WHAT YOU ARE ASKED TO DO =>
Your answer should consist only of the records, copied exactly, with the images removed.

BEGIN THE DATA

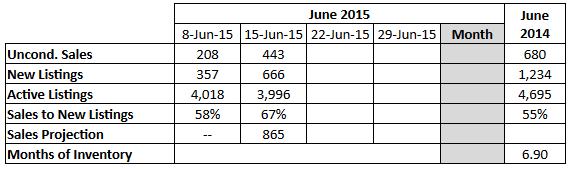 2015-06-15 16_43_06-June 2015 Sales Projection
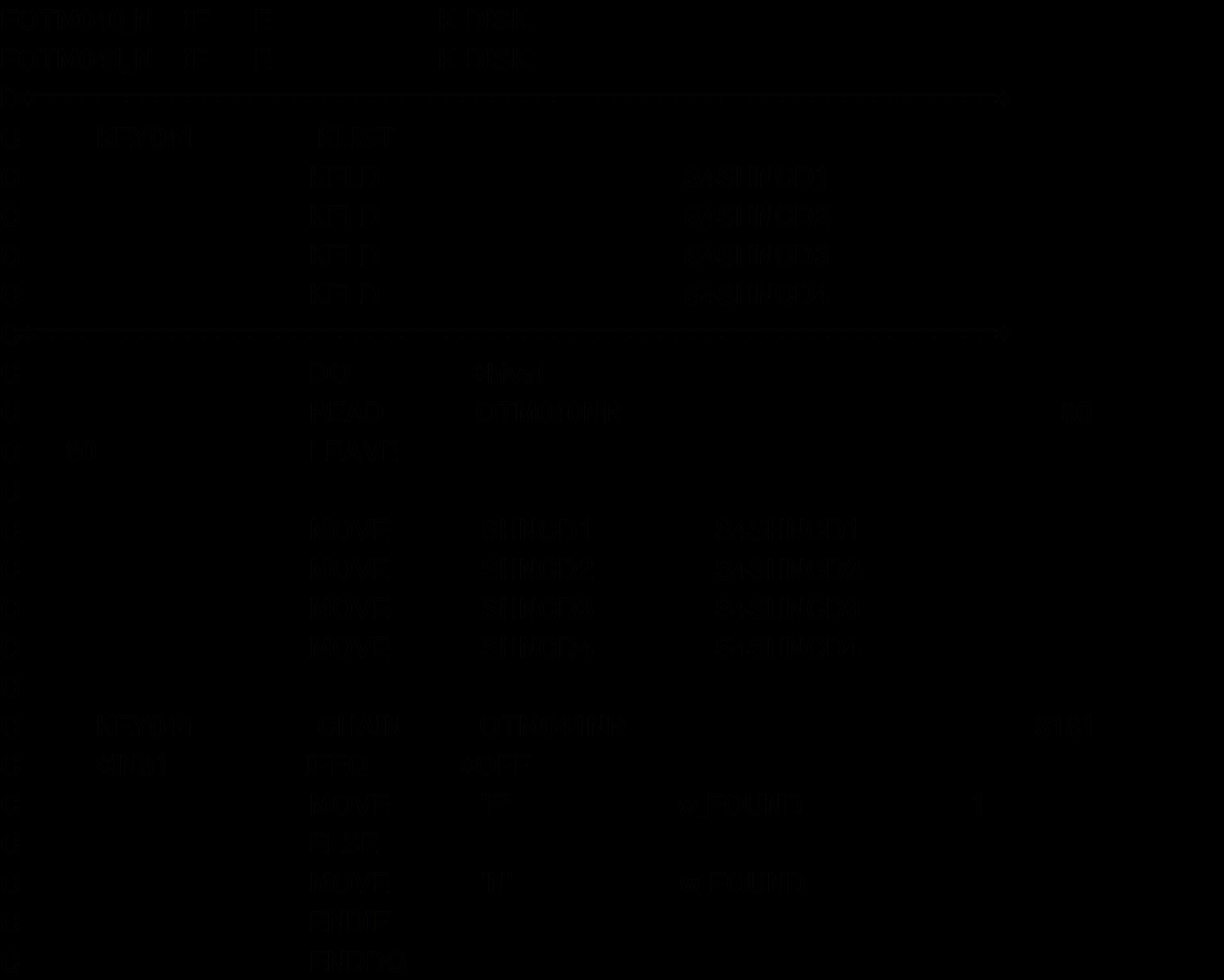 標識を使ったプログラム例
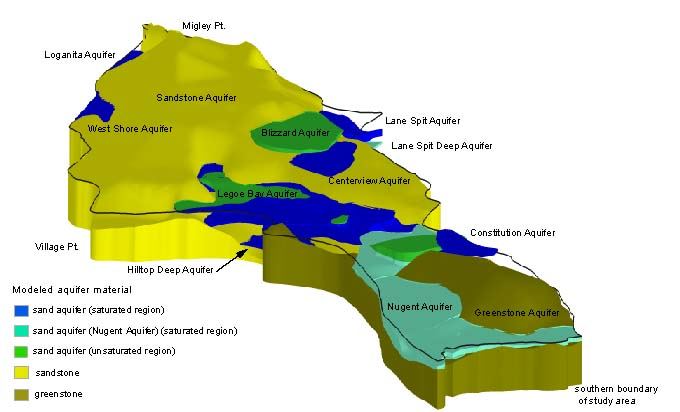 aquifer study thesis This thesis has been impact of antecedent groundwater heads and transient aquifer storage on flood peak attenuation in an unconfined karst aquifer: study of.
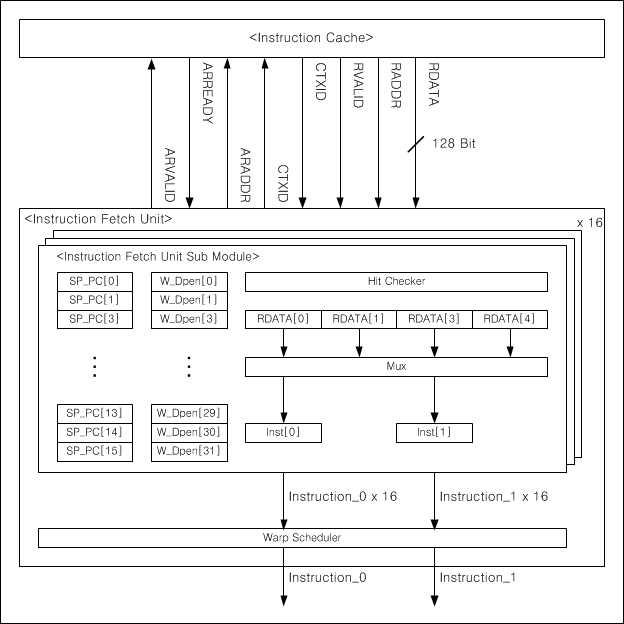 Instruction Fetch Unit Architecture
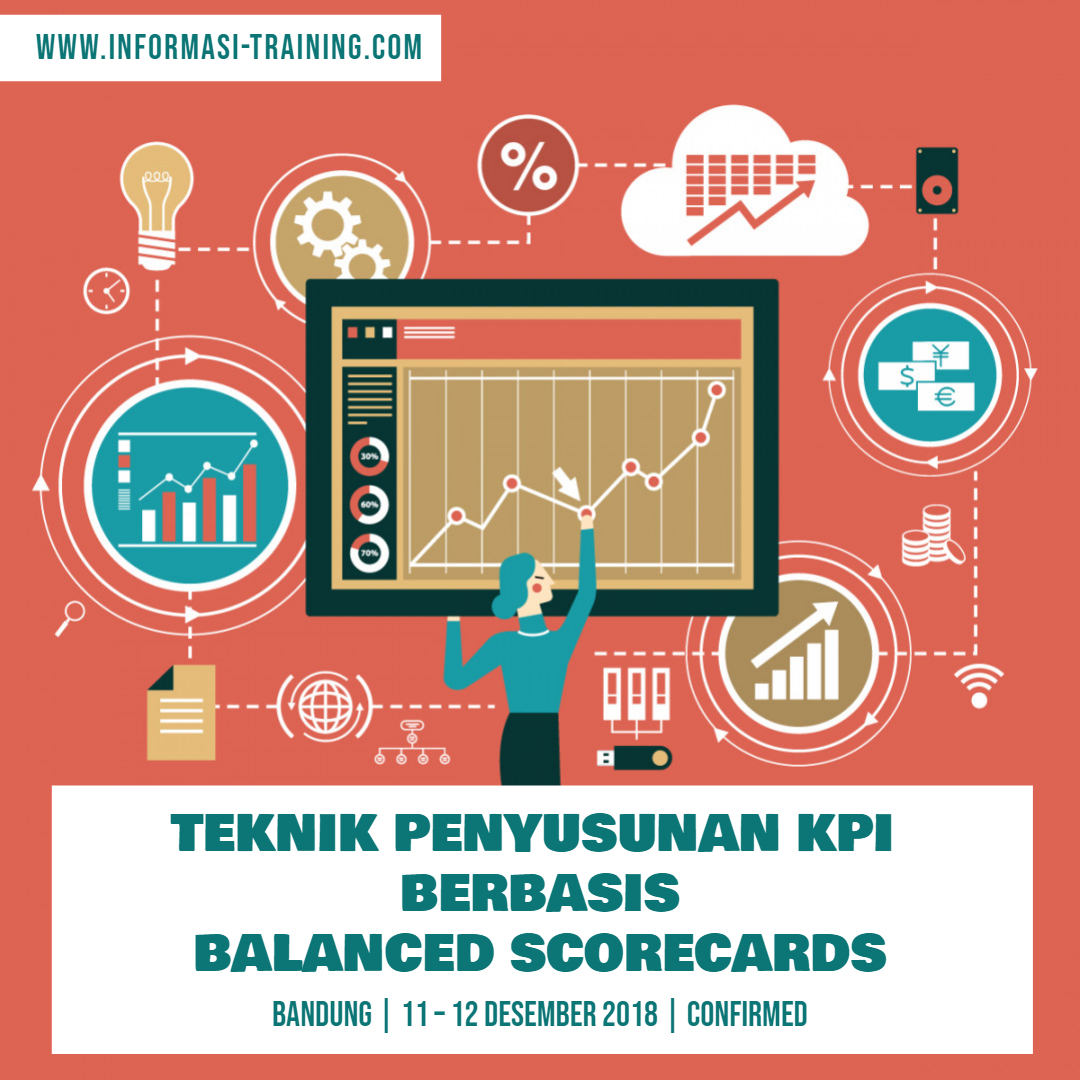 KPI BERBASIS BALANCED SCORECARDS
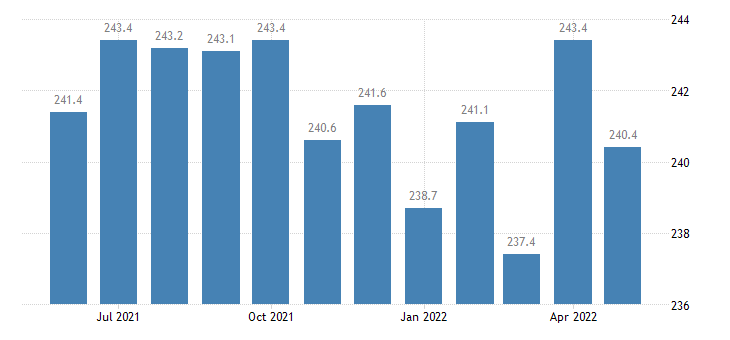 united states manufacturing employment in kentucky thous of persons m sa fed data
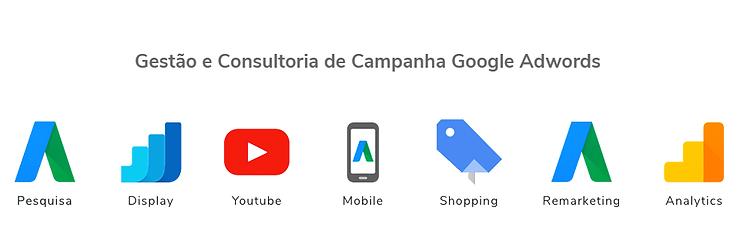Gestão google ADS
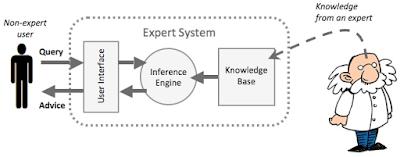 Ilustrasi Sistem Pakar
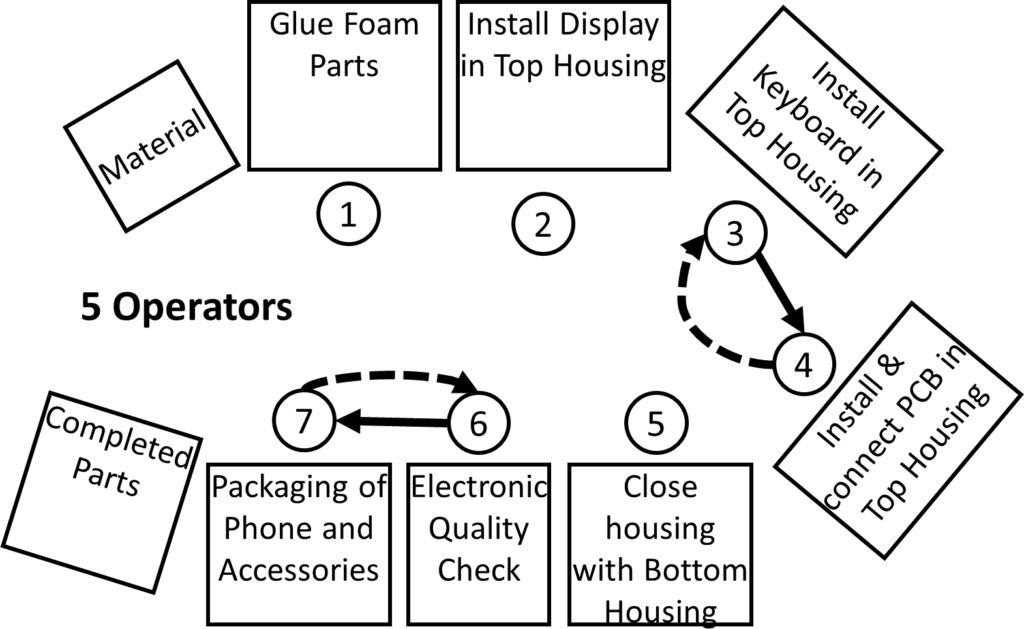 Flexible Manpower Example Layout 5 Operators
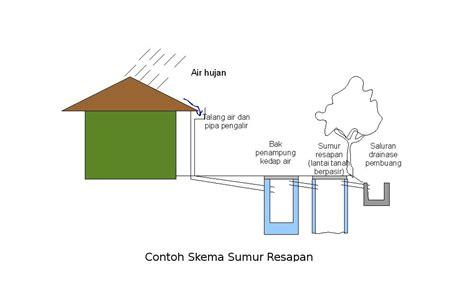 membuat filter air hujan membuat sumur resapan tuntaskan misi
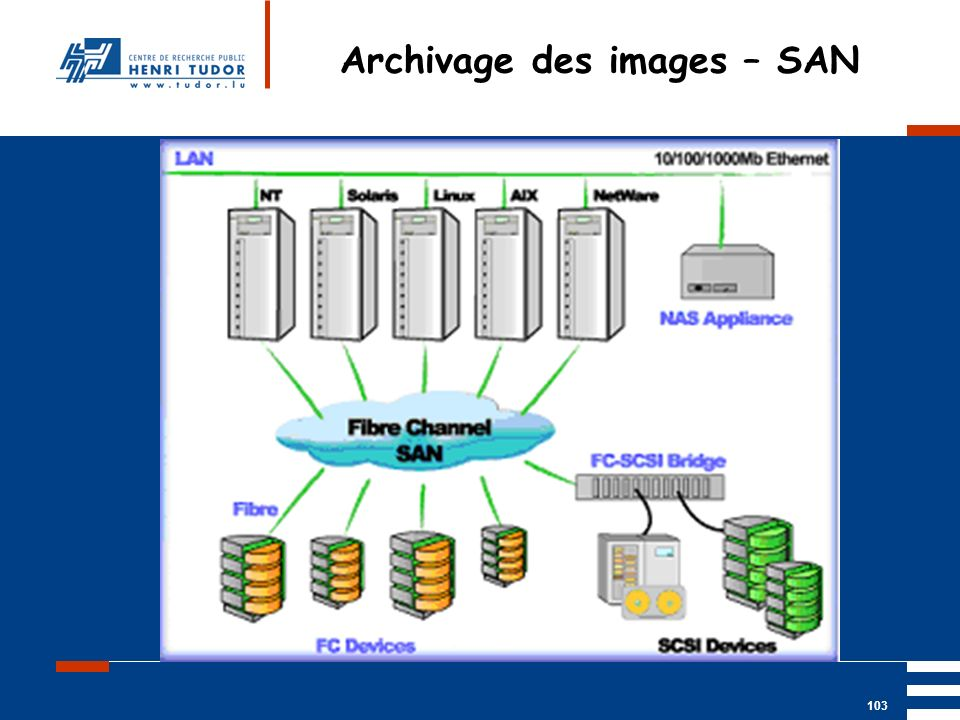 Archivage des images – SAN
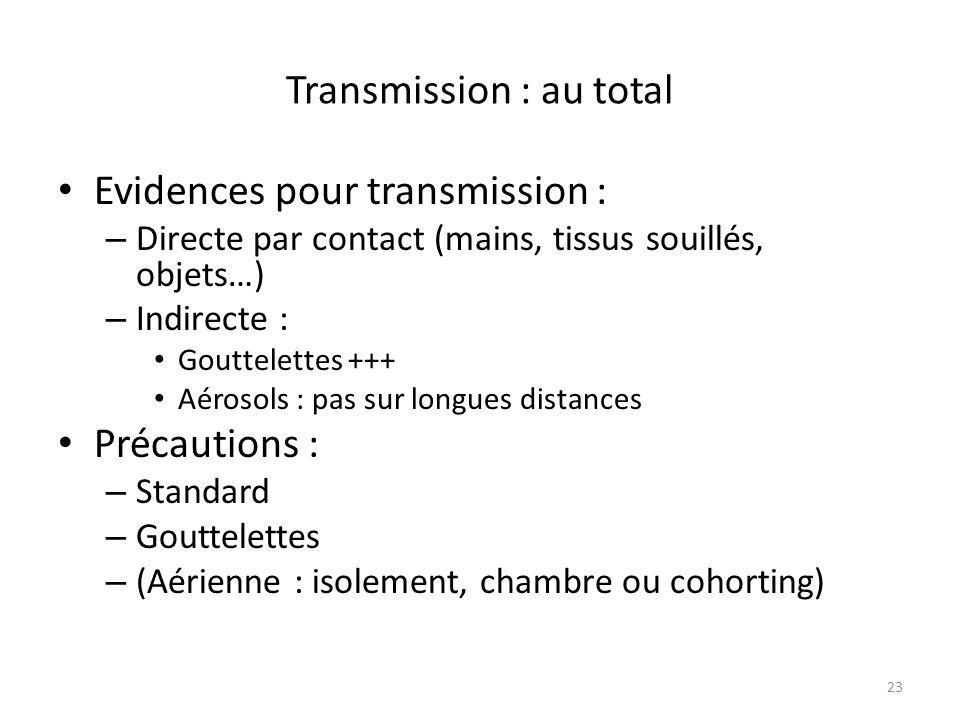 23 Transmission : au total Evidences pour transmission : – Directe par contact (mains, tissus souillés, objets…) – Indirecte : Gouttelettes +++ Aéroso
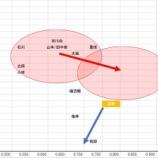 『長野のジャイアンツ打撃陣における立ち位置(年齢とOPSから)』の画像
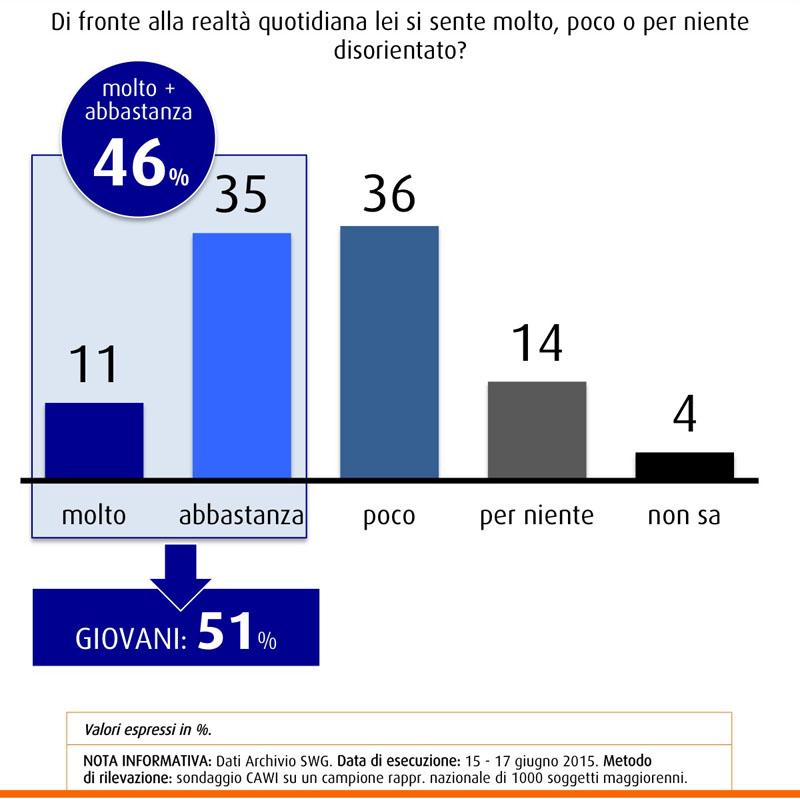 Nel sondaggio SWG del 19 giugno 2015 metà degli italiani si mostra disorientata rispetto alla realtà quotidiana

END THE DATA

RESULT =>
 2015-06-15 16_43_06-June 2015 Sales Projection
 標識を使ったプログラム例
 aquifer study thesis This thesis has been impact of antecedent groundwater heads and transient aquifer storage on flood peak attenuation in an unconfined karst aquifer: study of.
 Instruction Fetch Unit Architecture
 KPI BERBASIS BALANCED SCORECARDS
 united states manufacturing employment in kentucky thous of persons m sa fed data
Gestão google ADS
 Ilustrasi Sistem Pakar
 Flexible Manpower Example Layout 5 Operators
 membuat filter air hujan membuat sumur resapan tuntaskan misi
 Archivage des images – SAN
 23 Transmission : au total Evidences pour transmission : – Directe par contact (mains, tissus souillés, objets…) – Indirecte : Gouttelettes +++ Aéroso
 『長野のジャイアンツ打撃陣における立ち位置(年齢とOPSから)』の画像
 Nel sondaggio SWG del 19 giugno 2015 metà degli italiani si mostra disorientata rispetto alla realtà quotidiana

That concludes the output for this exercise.